--- REQUIRED WORK ---
Copy the listing from its start through the line containing "Is the value for Non-OA", substituting "group" for "series" and changing nothing else. Omit the pictures.

SUPPLIED ENTRIES below:

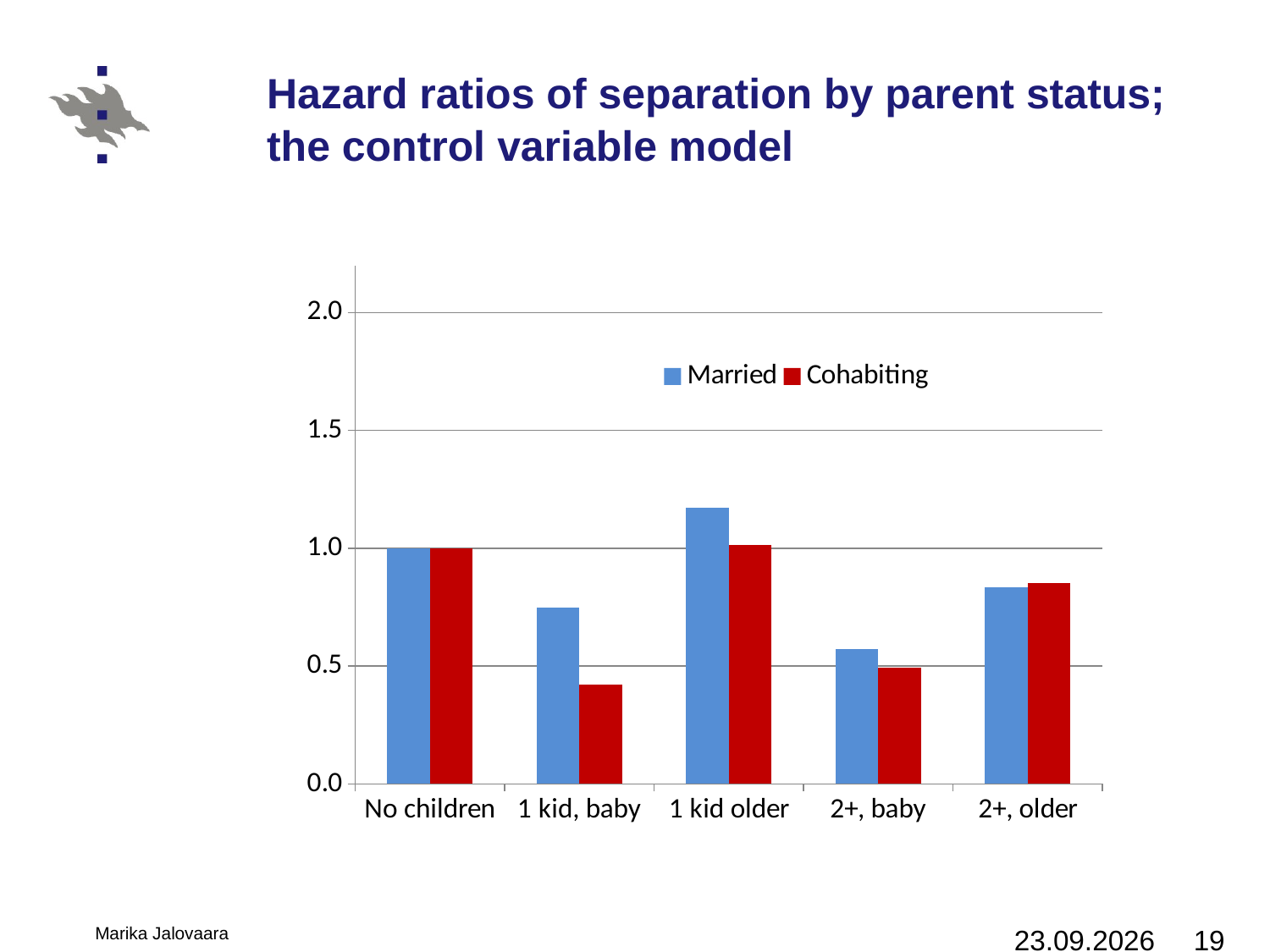
Is the Cohabiting value for 1 kid, baby greater or less than 0.5? less How many parent status categories are shown on the x axis? 5 Is the Married value for 2+, older greater or less than 1.0? less How many series does the legend list? 2 What is the hazard ratio for Married in the No children category? 1.0 What kind of chart is shown on the slide? bar chart Which category has the highest hazard ratio for Married? 1 kid older Which category has the lowest hazard ratio for Married? 2+, baby Is the Married value for 1 kid older greater or less than 1.0? greater Which colour represents the Cohabiting series? red In the 1 kid, baby category, which is larger: Married or Cohabiting? Married Which category has the lowest hazard ratio for Cohabiting? 1 kid, baby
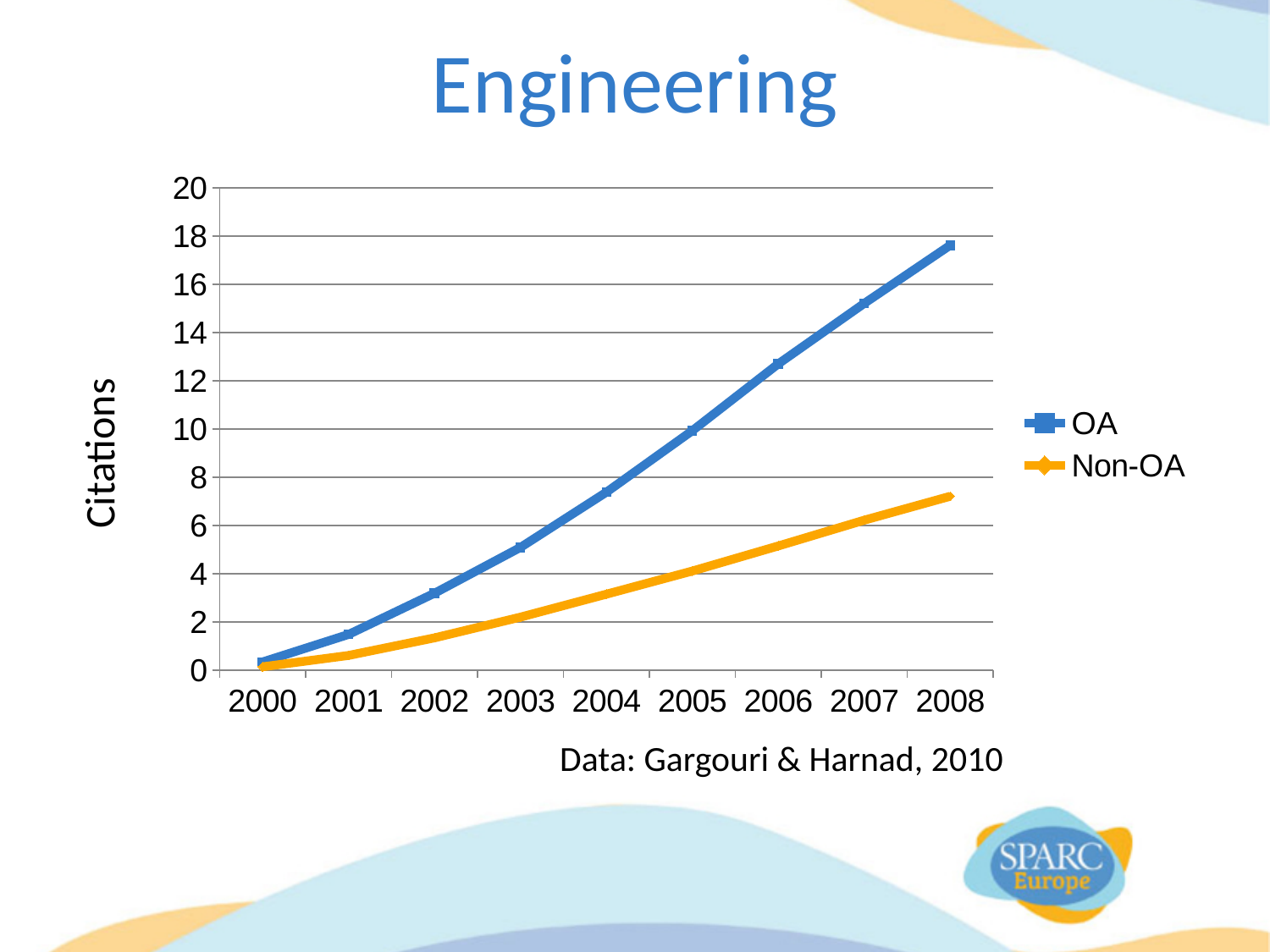
Is the value for Non-OA in 2004 greater or less than 4? less How many years are shown on the x axis? 9 Do the OA citations rise or fall from 2000 to 2008? rise What is the label of the y axis? Citations Which series has the higher value in 2008, OA or Non-OA? OA What kind of chart is shown on the slide? line chart Is the value for OA in 2006 greater or less than 12? greater What is the title of the chart? Engineering How many series does the legend list? 2 Is the value for OA in 2008 greater or less than 16? greater In which year does the OA series reach its highest value? 2008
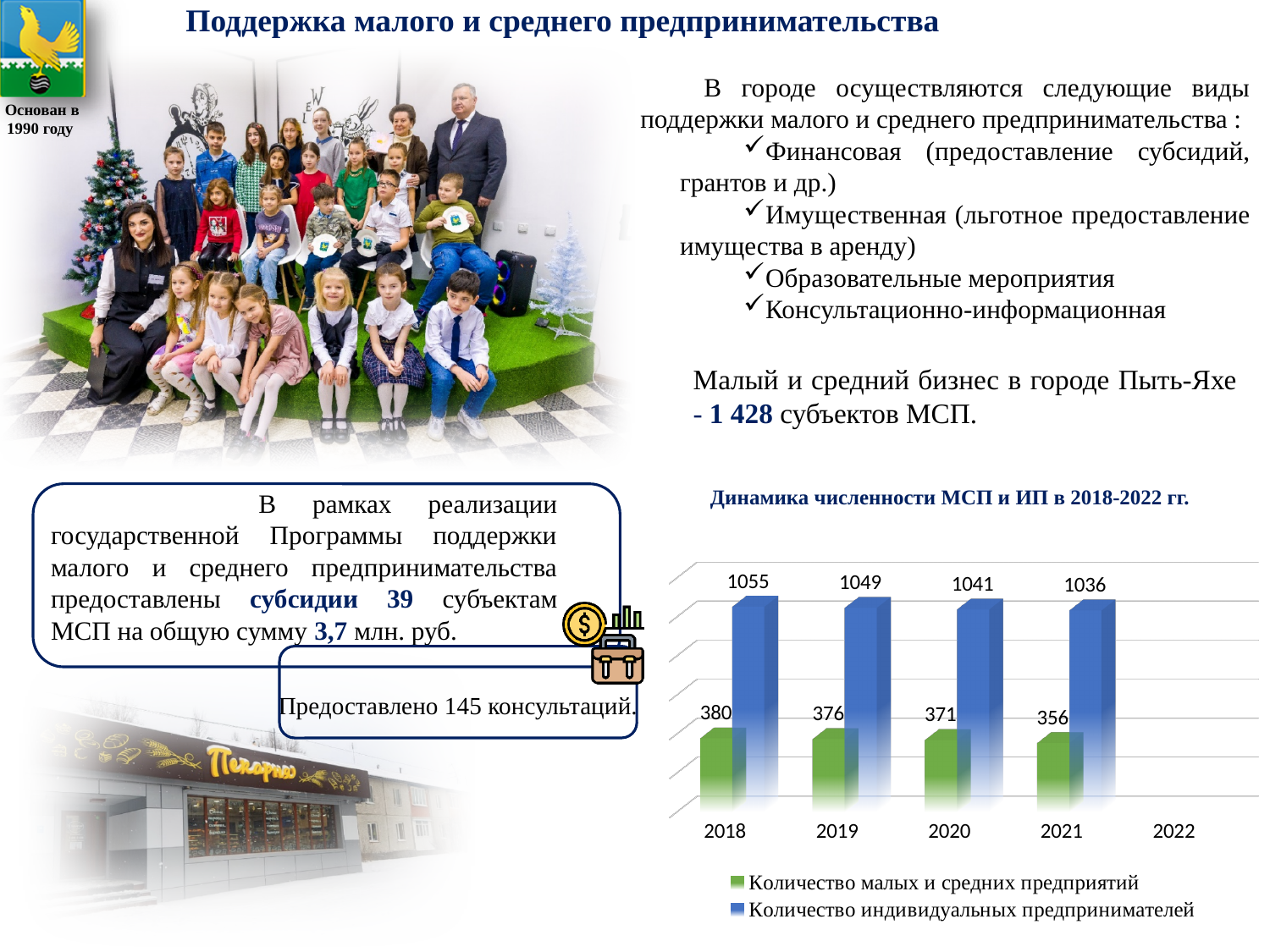
What is the value for "Количество индивидуальных предпринимателей" in 2018? 1055 Do the values for "Количество индивидуальных предпринимателей" rise or fall from 2018 to 2021? Fall What is the difference between the 2018 and 2021 values for "Количество индивидуальных предпринимателей"? 19 What is the difference between the 2018 and 2021 values for "Количество малых и средних предприятий"? 24 What type of chart is shown under the title "Динамика численности МСП и ИП в 2018-2022 гг."? Bar chart What is the value for "Количество индивидуальных предпринимателей" in 2020? 1041 How many series does the legend of the chart list? 2 What is the value for "Количество малых и средних предприятий" in 2021? 356 Which colour represents "Количество малых и средних предприятий" in the chart? Green In which year is the value for "Количество малых и средних предприятий" the highest? 2018 In which year is the value for "Количество индивидуальных предпринимателей" the lowest? 2021 What is the value for "Количество малых и средних предприятий" in 2019? 376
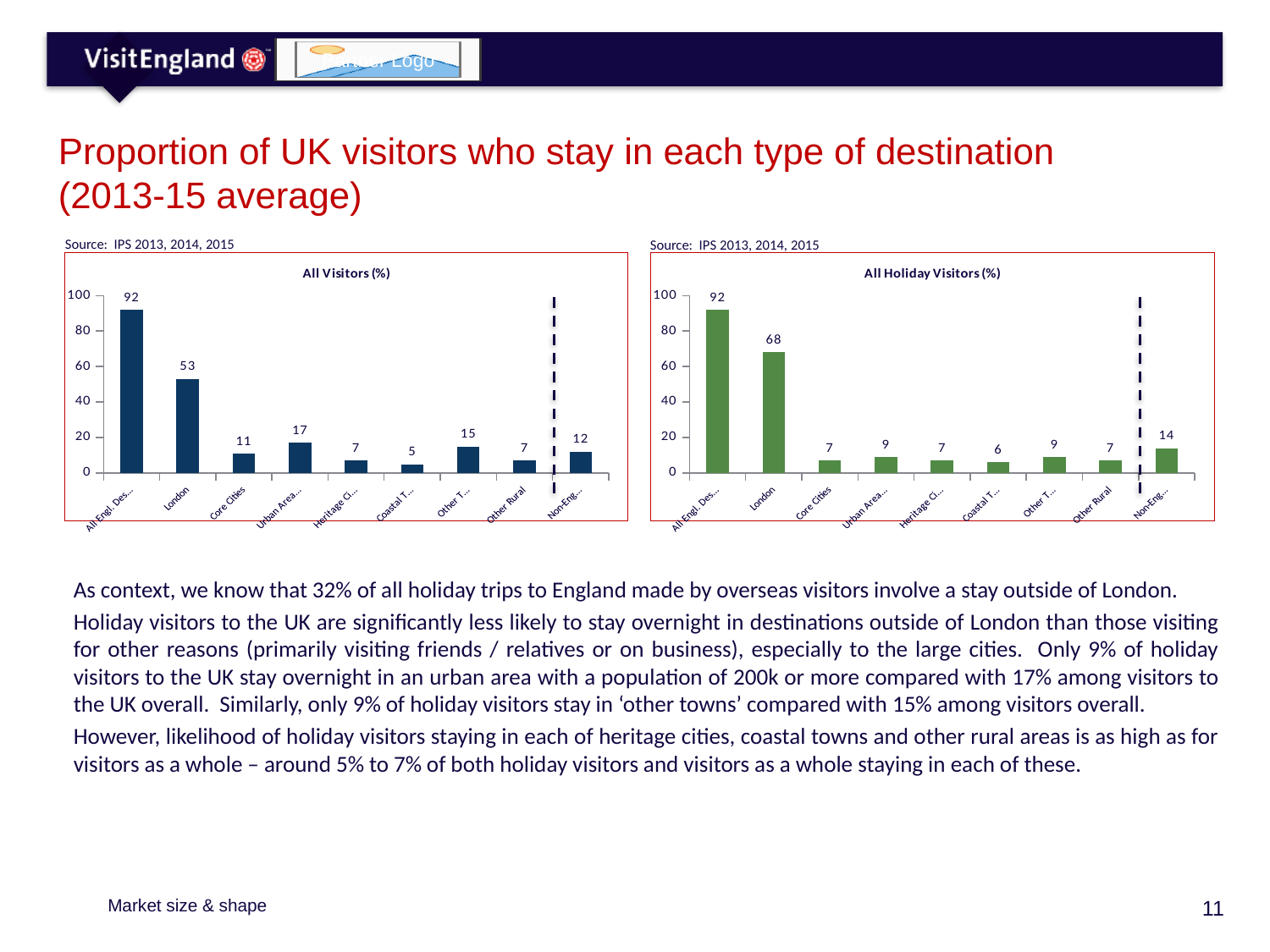
In the 'All Visitors (%)' chart, is the value for London greater or less than 40? greater What is the title of the chart on the right side of the slide? All Holiday Visitors (%) In the 'All Holiday Visitors (%)' chart, what is the value for Other Rural? 7 In the 'All Visitors (%)' chart, what is the value for Core Cities? 11 In the 'All Visitors (%)' chart, is the value for Core Cities greater or less than the value for London? less Which chart shows a higher value for London, 'All Visitors (%)' or 'All Holiday Visitors (%)'? All Holiday Visitors (%) In the 'All Visitors (%)' chart, what is the value for London? 53 In the 'All Holiday Visitors (%)' chart, which category has the lowest value? Coastal T... What kind of chart is the 'All Visitors (%)' chart? bar chart In the 'All Visitors (%)' chart, what is the difference between the values for London and Core Cities? 42 In the 'All Holiday Visitors (%)' chart, what is the value for London? 68 How many categories are shown on the x axis of the 'All Holiday Visitors (%)' chart? 9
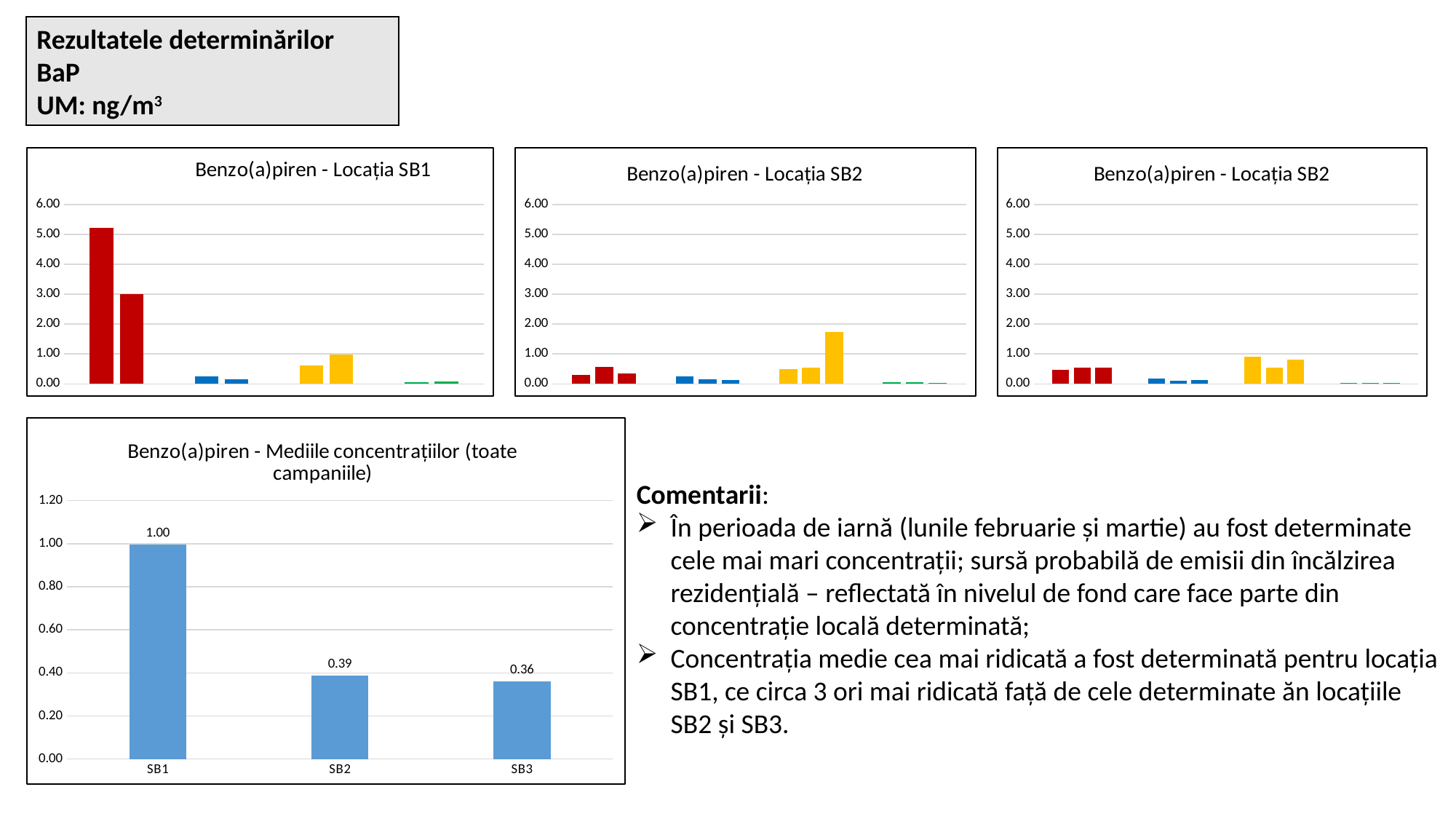
In the chart titled 'Benzo(a)piren - Mediile concentrațiilor (toate campaniile)', what is the difference between the values for SB2 and SB3? 0.03 How many locations are shown in the chart titled 'Benzo(a)piren - Mediile concentrațiilor (toate campaniile)'? 3 In the chart titled 'Benzo(a)piren - Mediile concentrațiilor (toate campaniile)', what is the difference between the values for SB1 and SB2? 0.61 In the chart titled 'Benzo(a)piren - Mediile concentrațiilor (toate campaniile)', which location has the highest value? SB1 In the chart titled 'Benzo(a)piren - Mediile concentrațiilor (toate campaniile)', what is the value for SB1? 1.00 In the chart titled 'Benzo(a)piren - Mediile concentrațiilor (toate campaniile)', what is the value for SB2? 0.39 In the top-middle chart titled 'Benzo(a)piren - Locația SB2', is the value of the tallest bar greater or less than 1.00? greater In the chart titled 'Benzo(a)piren - Mediile concentrațiilor (toate campaniile)', which location has the lowest value? SB3 In the top-left chart titled 'Benzo(a)piren - Locația SB1', is the value of the tallest bar greater or less than 5.00? greater In the chart titled 'Benzo(a)piren - Mediile concentrațiilor (toate campaniile)', what is the value for SB3? 0.36 In the chart titled 'Benzo(a)piren - Mediile concentrațiilor (toate campaniile)', which is larger, the value for SB2 or SB3? SB2 What kind of chart is the chart titled 'Benzo(a)piren - Locația SB1' in the top left? bar chart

End of SUPPLIED ENTRIES.

--- RESPONSE BELOW ---
Is the Cohabiting value for 1 kid, baby greater or less than 0.5? less How many parent status categories are shown on the x axis? 5 Is the Married value for 2+, older greater or less than 1.0? less How many group does the legend list? 2 What is the hazard ratio for Married in the No children category? 1.0 What kind of chart is shown on the slide? bar chart Which category has the highest hazard ratio for Married? 1 kid older Which category has the lowest hazard ratio for Married? 2+, baby Is the Married value for 1 kid older greater or less than 1.0? greater Which colour represents the Cohabiting group? red In the 1 kid, baby category, which is larger: Married or Cohabiting? Married Which category has the lowest hazard ratio for Cohabiting? 1 kid, baby
Is the value for Non-OA in 2004 greater or less than 4? less How many years are shown on the x axis? 9 Do the OA citations rise or fall from 2000 to 2008? rise What is the label of the y axis? Citations Which group has the higher value in 2008, OA or Non-OA? OA What kind of chart is shown on the slide? line chart Is the value for OA in 2006 greater or less than 12? greater What is the title of the chart? Engineering How many group does the legend list? 2 Is the value for OA in 2008 greater or less than 16? greater In which year does the OA group reach its highest value? 2008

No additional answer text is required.